Gen. Franks Denies New Yorker '12 Wounded' Report

Sunday Nov. 4, 2001; 10:23 a.m. EST

The U.S.'s top military man in Afghanistan, Gen. Tommy Franks, denied a report Sunday morning that twelve Delta Force commandos were wounded in a firefight with Taliban forces during an Oct. 20 raid on a complex occupied by Taliban leader Mullah Omar.

"We had no one wounded by enemy fire," Franks told ABC's "This Week." "And I think that is probably worthwhile noting."

A report in the New Yorker magazine slated to hit newsstands Monday claims that U.S. Special Forces took heavy casualties, with three commandos "seriously wounded," in the "near-disaster" mission.

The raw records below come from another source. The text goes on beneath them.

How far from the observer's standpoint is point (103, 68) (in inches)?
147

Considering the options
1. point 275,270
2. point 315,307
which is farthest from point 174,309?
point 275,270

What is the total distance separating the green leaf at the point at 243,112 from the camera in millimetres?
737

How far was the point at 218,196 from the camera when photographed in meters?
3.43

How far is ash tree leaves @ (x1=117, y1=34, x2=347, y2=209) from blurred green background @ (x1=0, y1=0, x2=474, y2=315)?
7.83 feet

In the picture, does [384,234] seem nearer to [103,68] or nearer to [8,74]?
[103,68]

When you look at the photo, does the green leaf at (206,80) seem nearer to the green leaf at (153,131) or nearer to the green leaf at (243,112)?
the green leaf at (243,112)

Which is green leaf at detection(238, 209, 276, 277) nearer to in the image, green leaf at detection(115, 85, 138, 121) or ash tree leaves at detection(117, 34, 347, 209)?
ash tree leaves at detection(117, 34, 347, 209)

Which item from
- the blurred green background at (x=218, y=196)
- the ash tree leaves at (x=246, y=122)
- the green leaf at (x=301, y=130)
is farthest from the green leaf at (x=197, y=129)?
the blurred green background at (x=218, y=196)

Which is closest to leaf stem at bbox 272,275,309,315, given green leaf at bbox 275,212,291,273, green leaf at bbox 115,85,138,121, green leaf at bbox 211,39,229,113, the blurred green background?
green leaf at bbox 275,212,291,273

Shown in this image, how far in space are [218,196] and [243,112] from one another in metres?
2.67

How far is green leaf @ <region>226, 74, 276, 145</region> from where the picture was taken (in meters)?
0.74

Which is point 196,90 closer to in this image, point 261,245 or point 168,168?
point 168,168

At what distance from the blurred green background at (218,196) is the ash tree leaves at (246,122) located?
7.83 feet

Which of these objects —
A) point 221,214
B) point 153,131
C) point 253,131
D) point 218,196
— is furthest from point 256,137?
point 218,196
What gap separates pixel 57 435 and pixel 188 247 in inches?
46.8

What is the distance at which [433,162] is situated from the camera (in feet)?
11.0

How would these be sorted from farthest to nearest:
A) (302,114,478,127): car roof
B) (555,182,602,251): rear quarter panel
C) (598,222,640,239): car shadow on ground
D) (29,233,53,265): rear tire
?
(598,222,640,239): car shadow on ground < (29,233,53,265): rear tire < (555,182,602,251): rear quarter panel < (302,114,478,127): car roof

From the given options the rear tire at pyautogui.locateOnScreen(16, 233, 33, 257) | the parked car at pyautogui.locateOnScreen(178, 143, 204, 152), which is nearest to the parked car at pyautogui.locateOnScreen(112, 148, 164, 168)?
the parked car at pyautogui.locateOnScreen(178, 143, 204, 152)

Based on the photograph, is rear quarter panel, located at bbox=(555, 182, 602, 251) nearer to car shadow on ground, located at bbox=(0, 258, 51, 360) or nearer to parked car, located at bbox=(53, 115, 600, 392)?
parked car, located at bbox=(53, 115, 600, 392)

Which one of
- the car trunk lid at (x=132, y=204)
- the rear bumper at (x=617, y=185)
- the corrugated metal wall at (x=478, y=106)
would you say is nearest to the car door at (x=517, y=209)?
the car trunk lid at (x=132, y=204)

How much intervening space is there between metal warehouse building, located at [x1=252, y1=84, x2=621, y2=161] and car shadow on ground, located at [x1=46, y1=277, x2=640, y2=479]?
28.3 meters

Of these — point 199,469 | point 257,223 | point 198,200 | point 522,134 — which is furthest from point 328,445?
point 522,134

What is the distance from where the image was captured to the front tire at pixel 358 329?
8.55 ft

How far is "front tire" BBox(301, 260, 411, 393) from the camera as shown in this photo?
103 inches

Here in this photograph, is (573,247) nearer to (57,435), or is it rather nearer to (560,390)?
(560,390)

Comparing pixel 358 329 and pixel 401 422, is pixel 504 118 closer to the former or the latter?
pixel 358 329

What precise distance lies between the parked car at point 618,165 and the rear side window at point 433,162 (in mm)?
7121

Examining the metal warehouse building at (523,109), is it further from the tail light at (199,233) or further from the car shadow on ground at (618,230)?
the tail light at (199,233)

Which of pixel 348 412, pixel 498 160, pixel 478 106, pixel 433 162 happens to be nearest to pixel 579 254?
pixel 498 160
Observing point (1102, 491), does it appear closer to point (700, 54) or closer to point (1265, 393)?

"As (U.S. commandos) came out of (Omar's) house, the s - - t hit the fan," New Yorker writer Seymour Hersh claims one senior officer told him. "It was like an ambush. The Taliban were fighting with light arms and either (rocket-propelled grenades) or mortars."

But Gen. Franks told ABC News that most of the U.S. casualties were "bumps and scatches" that were incurred -- not in any firefight -- but during the parachute jump into the region.

"We had young people who jumped into one of these objectives with parachutes," the U.S. military chief explained. "We had a bunch of these young people who had scratches and bumps and knots from rocks and all this sort of stuff.

"And so it's probably accurate to say that maybe five or maybe twenty-five people were, quote, wounded," Franks said. But then he added, "We had no one wounded by enemy fire."

Franks said that, contrary to the New Yorker report, the raid on Omar's complex was a military success.

"In fact, these objectives were overwhelmed by the forces that went in and the forces exfiltrated precisely on the timeline that we said they'd be on," he told ABC News.

Without challenging the accuracy of Hersh's report directly, the U.S. commander suggested the writer's sources didn't know what they were talking about.

"I don't think it's right for me to talk about accuracy or not," Franks said. "I will say this; that I think we are best served when informed sources really are informed."